Konubinix' opinionated web of thoughts

Efficient Shell Bash Writing

Fleeting

efficient bash writing

use < /dev/tty for ALL interactive inputs

The following command comes naturally when processing several pieces of information and asking for user input in the process.

mycommand | while read line; do echo -n "$line" ; read -p "Is that line relevant to you" ; done

But, the inner read while also read the output of mycommand.

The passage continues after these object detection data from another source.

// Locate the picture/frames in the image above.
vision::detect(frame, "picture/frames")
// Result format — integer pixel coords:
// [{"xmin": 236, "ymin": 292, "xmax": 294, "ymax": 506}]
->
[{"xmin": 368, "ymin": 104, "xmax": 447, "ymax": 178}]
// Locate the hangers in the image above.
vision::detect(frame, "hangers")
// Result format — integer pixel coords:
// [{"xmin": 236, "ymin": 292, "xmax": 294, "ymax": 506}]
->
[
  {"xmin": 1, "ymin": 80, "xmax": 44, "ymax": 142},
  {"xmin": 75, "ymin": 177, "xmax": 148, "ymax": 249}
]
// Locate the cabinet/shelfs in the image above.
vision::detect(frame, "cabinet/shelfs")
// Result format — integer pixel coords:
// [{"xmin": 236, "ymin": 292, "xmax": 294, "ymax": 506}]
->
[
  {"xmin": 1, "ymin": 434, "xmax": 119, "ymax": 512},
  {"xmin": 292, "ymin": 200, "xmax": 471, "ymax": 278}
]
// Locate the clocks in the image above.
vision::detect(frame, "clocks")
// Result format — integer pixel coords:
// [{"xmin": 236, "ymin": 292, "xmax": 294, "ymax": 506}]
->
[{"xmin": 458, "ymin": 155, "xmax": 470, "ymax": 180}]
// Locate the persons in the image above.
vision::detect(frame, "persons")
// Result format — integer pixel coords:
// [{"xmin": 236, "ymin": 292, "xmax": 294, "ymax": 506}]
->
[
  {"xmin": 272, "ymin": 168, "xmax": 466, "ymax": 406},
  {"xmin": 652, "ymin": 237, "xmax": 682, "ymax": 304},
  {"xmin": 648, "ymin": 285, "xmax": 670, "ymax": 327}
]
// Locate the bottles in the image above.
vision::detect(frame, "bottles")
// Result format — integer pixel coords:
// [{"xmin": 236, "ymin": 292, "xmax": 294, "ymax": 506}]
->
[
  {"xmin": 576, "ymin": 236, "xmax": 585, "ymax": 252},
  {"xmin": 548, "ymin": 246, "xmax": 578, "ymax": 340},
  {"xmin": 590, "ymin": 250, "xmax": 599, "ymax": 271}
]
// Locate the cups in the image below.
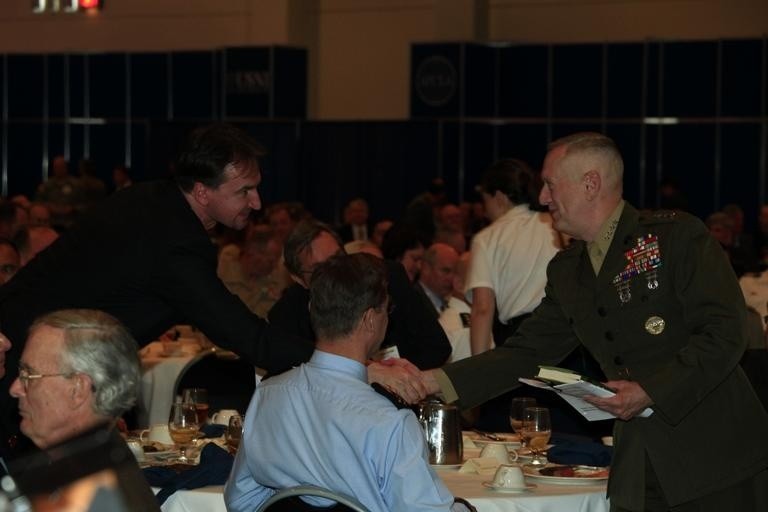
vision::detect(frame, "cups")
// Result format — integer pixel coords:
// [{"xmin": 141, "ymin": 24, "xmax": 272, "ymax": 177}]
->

This can be even trickier when the code is split.

ask_for_user_input () {
    read -p "Is that line relevant to you"
}

mycommand | while read line; do echo -n "$line" ; ask_for_user_input ; done

Instead, tell explicitly to your command that it should read from the user input.

ask_for_user_input () {
    read -p "Is that line relevant to you" < /dev/tty
}

mycommand | while read line; do echo -n "$line" ; ask_for_user_input ; done

beware pipes that will make the command pass

false > /tmp/log.txt

exits with code 1

While

false | tee /tmp/logs.txt

Passes

Either explicitly ask bash to fail in that case

set -o pipefail
false | tee /tmp/logs.txt

Or deal with the PIPESTATUS

false | tee /tmp/logs.txt
exit "${PIPESTATUS[0]}"

beware of command substitutions that won’t make the program stop ’echo “$(false)”'

Whenever you use the pattern $() in a string, even with set -e and shopt -s inherit_errexit, bash will not stop.

set -e
shopt -s inherit_errexit
echo "Using a command that fails $(false)"
echo "This should not be printed"
Using a command that fails
This should not be printed

Instead, put those in temporary variables. This command fails like we want to.

set -e
shopt -s inherit_errexit
tempresult_="Using a command that fails $(false)"
echo "${tempresult_}"
echo "This should not be printed"

or

set -e
shopt -s inherit_errexit
tempresult_="$(false)"
echo "Using a command that fails ${tempresult_}"
echo "This should not be printed"

Kill child jobs on script exit : A Weird Imagination

Kill child jobs on script exit : A Weird Imagination

At the start of the script, add cleanup() {

pkill -P $$

}

for sig in INT QUIT HUP TERM; do trap " cleanup trap - $sig EXIT kill -s $sig “’"$$”’ “$sig” done trap cleanup EXIT

https://aweirdimagination.net/2020/06/28/kill-child-jobs-on-script-exit/

example code to run a cleanup function on exit, even if exiting due to being killed by a signal that would normally halt the script immediately (obviously except for SIGKILL): for sig in INT QUIT HUP TERM ALRM USR1; do trap " cleanup trap - $sig EXIT kill -s $sig “’"$$”’ “$sig” done trap cleanup EXIT

https://aweirdimagination.net/2020/06/28/kill-child-jobs-on-script-exit/

kills all immediate child processes of the script by killing all processes whose parent is the script: pkill -P $$

https://aweirdimagination.net/2020/06/28/kill-child-jobs-on-script-exit/

Another option is killing all descendants using rkill: rkill $$

https://aweirdimagination.net/2020/06/28/kill-child-jobs-on-script-exit/

another possible interpretation of killing all child jobs: it’s possible that what we want is to kill all jobs which have not been disowned. Unfortunately, this quickly runs into differences between shells.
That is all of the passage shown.